§ **Document extract**:
_____

If you consider any multiple of $pq$ consecutive integers, say $\mathcal{S}=\{1,2,3,\dots,kpq\}$, exactly $\frac1{pq}$ of them will be divisible by both $p$ and $q$; exactly $\frac1p$ will be divisible by $p$, and exactly $\frac1q$ will be divisible by $q$. Thus, exactly $\frac1{p^2q^2}$ of the pairs in $\mathcal{S}\times\mathcal{S}$ will be divisible by both $p$ and $q$, exactly $\frac1{p^2}$ will be divisible by $p^2$, and exactly $\frac1{q^2}$ will be divisible by $q^2$.
This can be extended for any set of primes; just take a set of $pqr\dots s$ consecutive integers, $\mathcal{S}=\{1,2,3,\dots,kpqr\dots s\}$, exactly $\frac1{p^2q^2r^2\dots s^2}$ of the pairs in $\mathcal{S}\times\mathcal{S}$ will be divisible by all $p,q,r,\dots s$. Thus, we don't need to appeal to probability, and what would be considered independence in a probabilistic setting, follows from the Chinese Remainder Theorem.

_____

§ **Task requirements**:
1. From the divisibility explanation, copy the part that starts with the words containing "This can be" and ends with "Chinese Remainder Theorem.".
2. In the divisibility explanation, which theorem does the independence follow from?

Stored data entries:
_____

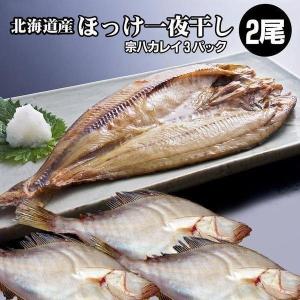 北海道産 ほっけ一夜干し 2尾
宗八カレイ3パック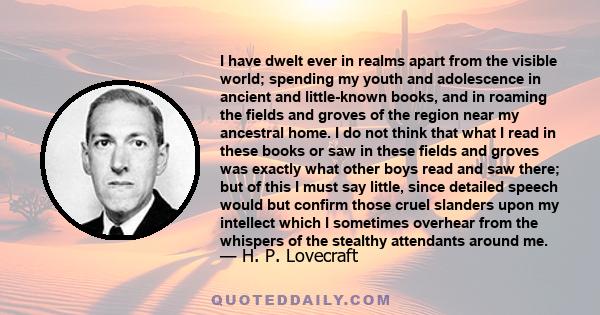 I have dwelt ever in realms apart from the visible world; spending my youth and adolescence in ancient and little-known books, and in roaming the fields and groves of the region near my ancestral home. I do not think that what I read in these books or saw in these fields and groves was exactly what other boys read and saw there; but of this I must say little, since detailed speech would but confirm those cruel slanders upon my intellect which I sometimes overhear from the whispers of the stealthy attendants around me.
— H. P. Lovecraft

QUOTEDDAILY.COM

_____

§ **Answers by item**:
1.
This can be extended for any set of primes; just take a set of $pqr\dots s$ consecutive integers, $\mathcal{S}=\{1,2,3,\dots,kpqr\dots s\}$, exactly $\frac1{p^2q^2r^2\dots s^2}$ of the pairs in $\mathcal{S}\times\mathcal{S}$ will be divisible by all $p,q,r,\dots s$. Thus, we don't need to appeal to probability, and what would be considered independence in a probabilistic setting, follows from the Chinese Remainder Theorem.

2. The Chinese Remainder Theorem.